• ЗАДАНИЯ К УПРАЖНЕНИЮ:
1) Выпишите из отрывка ниже все пункты повестки дня Третьего съезда, которые начинаются со слова «отношение», вместе с их номерами.
2) Определите, пожалуйста, соответствует ли каждое утверждение отрывку ниже, и подкрепите ответ «да» или «нет» точной цитатой из отрывка: (a) меньшевики приняли участие в Третьем съезде; (b) за созыв съезда высказались 52 голоса из 75; (c) Ленин номинально был делегатом от Петербургского комитета.

• ИСХОДНЫЙ ОТРЫВОК:
━━━━━━━━

Ленин высоко ценил таких людей, как Красин, которые работали эффективно, спокойно и без суеты. Хотя Красин работал конспиративно, он сыграл неоценимую роль в строительстве партии того периода. С политической точки зрения Красин был примиренцем. Но примиренчество было тогда обычным явлением среди партийных активистов внутри страны, а особенно среди рабочих, как ясно показано в отчёте петербургской делегации на Третьем съезде РСДРП:
«За последнее время требование прикончить раскол становится повсеместным. Рабочие меньшевики и большевики собираются вместе, и без интеллигенции и с интеллигенцией, и всюду выносится требование объединения»[299].
Так или иначе, раскол в партии необходимо было преодолеть.
Очевидным решением было созвать новый партийный съезд. Большевики много месяцев агитировали за созыв съезда, но мартовцы, боясь оказаться в меньшинстве, раз за разом устраивали обструкцию. В начале февраля полиция ворвалась в московскую квартиру писателя Леонида Андреева и арестовала всех скрывавшихся там членов Центрального комитета, главным образом меньшевиков и примиренцев. Те же, кто остался на свободе, связались с большевистским Бюро комитетов большинства и выразили намерение созвать съезд.
Хотя формально ответственность за созыв съезда лежала на Совете партии, большинство партийных организаций внутри страны выступили за съезд. Если две трети комитетов выступали за съезд, то Совет партии, согласно уставу, обязан был созвать его. К началу апреля большевики смогли окончательно подтвердить, что в общей сложности двадцать две организации внутри страны, в том числе ЦК, высказались за съезд[300]. Таким образом, из 75 голосов, представляющих на съезде всю партию, 52 голоса высказались за созыв Третьего партийного съезда. Это было больше, чем требовалось по уставу. В начале апреля Ленин от имени ЦК написал «Открытое письмо председателю Совета РСДРП Плеханову». Однако Совет, открыто нарушая устав и не уважая демократические процедуры, отказался созвать съезд. Учитывая безответственное и незаконное поведение Совета, большевикам не оставалось ничего другого, как самим созвать съезд от имени Центрального комитета и большинства партийных организаций внутри страны. Меньшевики, несмотря на приглашение к участию в съезде, остались в стороне и организовали свою собственную партийную конференцию в Женеве. 12 апреля 1905 года делегаты съезда собрались в Лондоне и более двух недель вели наряжённые дискуссии по фундаментальным вопросам революции.
12 апреля 1905 года в Лондоне начал свою работу первый по-настоящему большевистский съезд партии. На повестке дня стояли следующие вопросы: 1) вооружённое восстание; 2) отношение к политике правительства накануне и в момент переворота, включая лозунг временного революционного правительства; 3) отношение к крестьянскому движению; 4) отношение рабочих и интеллигентов в партийных организациях; 5) устав партии; 6) отношение к другим партиям, в том числе к меньшевикам; 7) отношение к национальным социал-демократическим организациям; 8) отношение к либералам; 9) практические соглашения с социалистами-революционерами; 10) организационные вопросы. На съезде присутствовали 24 делегата с решающим правом голоса, которые представляли 21 комитет, а также ряд других партийных групп, в том числе редколлегию газеты «Вперёд» и Комитет заграничной организации, которые наделялись правом совещательного голоса. Номинально Ленин являлся делегатом от Одесского комитета.

━━━━━━━━

• ФРАГМЕНТ НАБОРА ДАННЫХ:

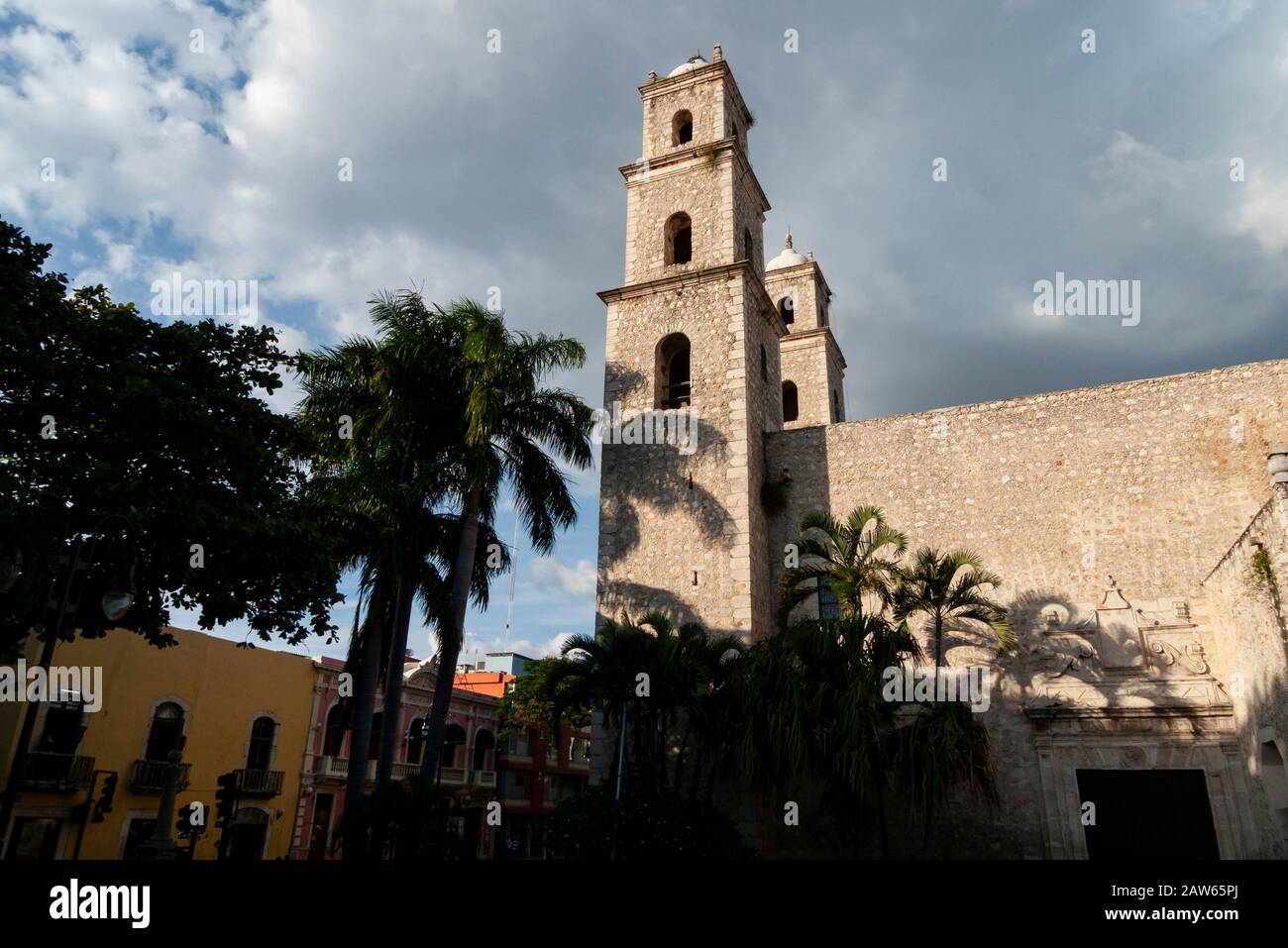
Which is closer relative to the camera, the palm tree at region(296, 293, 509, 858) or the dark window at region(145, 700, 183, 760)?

━━━━━━━━

• ОТВЕТЫ К УПРАЖНЕНИЮ:
1)
2) отношение к политике правительства накануне и в момент переворота, включая лозунг временного революционного правительства;
3) отношение к крестьянскому движению;
4) отношение рабочих и интеллигентов в партийных организациях;
6) отношение к другим партиям, в том числе к меньшевикам;
7) отношение к национальным социал-демократическим организациям;
8) отношение к либералам.

2)
(a) Нет: «Меньшевики, несмотря на приглашение к участию в съезде, остались в стороне и организовали свою собственную партийную конференцию в Женеве».
(b) Да: «из 75 голосов, представляющих на съезде всю партию, 52 голоса высказались за созыв Третьего партийного съезда».
(c) Нет: «Номинально Ленин являлся делегатом от Одесского комитета».